■ Directions
Pictures do not belong in the copy. Return all of the entries exactly.

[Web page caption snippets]
════════════════
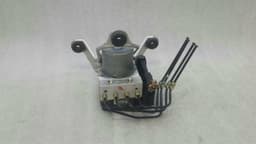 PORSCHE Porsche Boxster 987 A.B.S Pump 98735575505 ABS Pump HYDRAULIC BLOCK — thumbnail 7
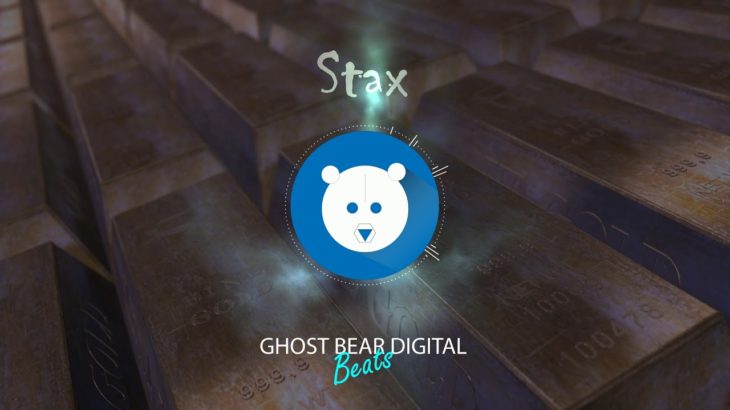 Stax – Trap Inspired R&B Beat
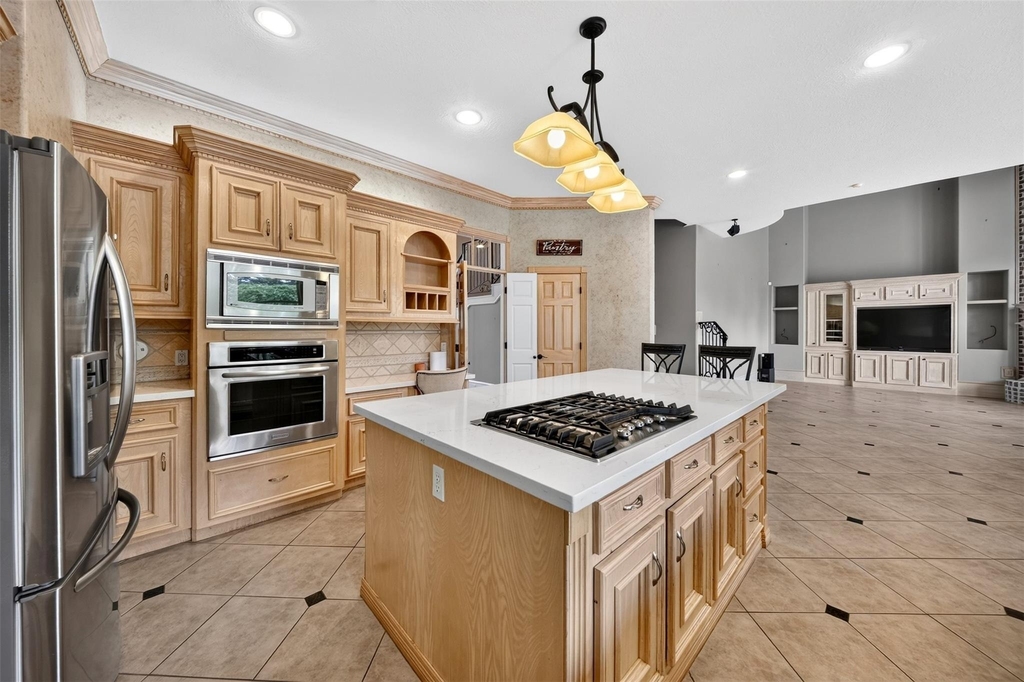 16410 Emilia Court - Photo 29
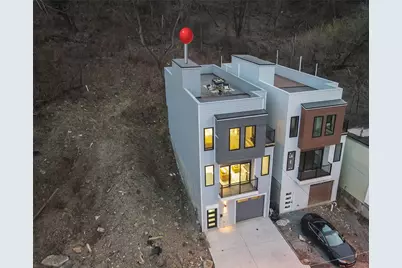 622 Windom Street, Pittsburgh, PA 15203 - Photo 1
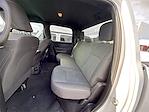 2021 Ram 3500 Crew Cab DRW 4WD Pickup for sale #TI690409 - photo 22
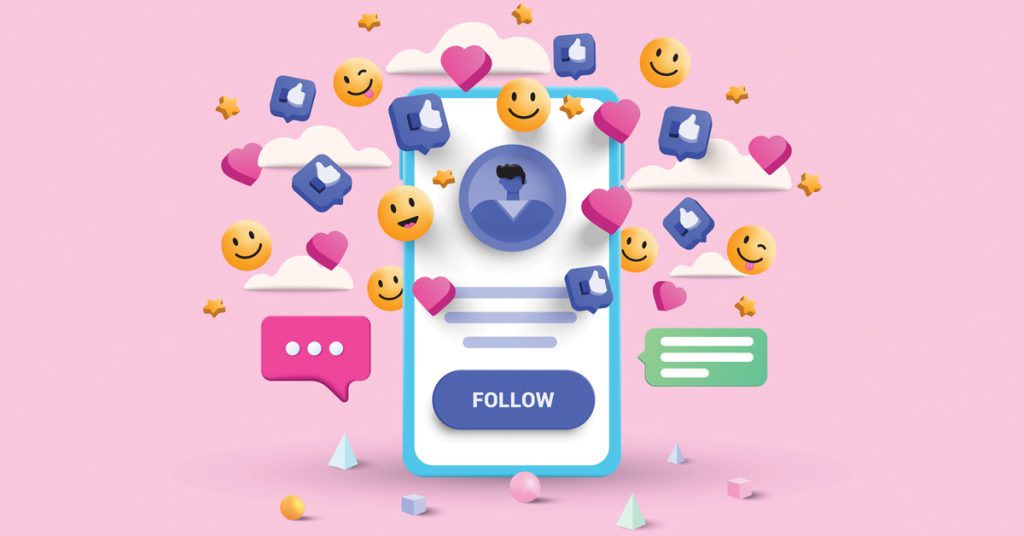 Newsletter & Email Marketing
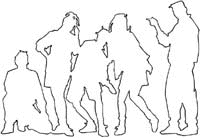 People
════════════════
■ Written answer
 PORSCHE Porsche Boxster 987 A.B.S Pump 98735575505 ABS Pump HYDRAULIC BLOCK — thumbnail 7
 Stax – Trap Inspired R&B Beat
 16410 Emilia Court - Photo 29
 622 Windom Street, Pittsburgh, PA 15203 - Photo 1
 2021 Ram 3500 Crew Cab DRW 4WD Pickup for sale #TI690409 - photo 22
 Newsletter & Email Marketing
 People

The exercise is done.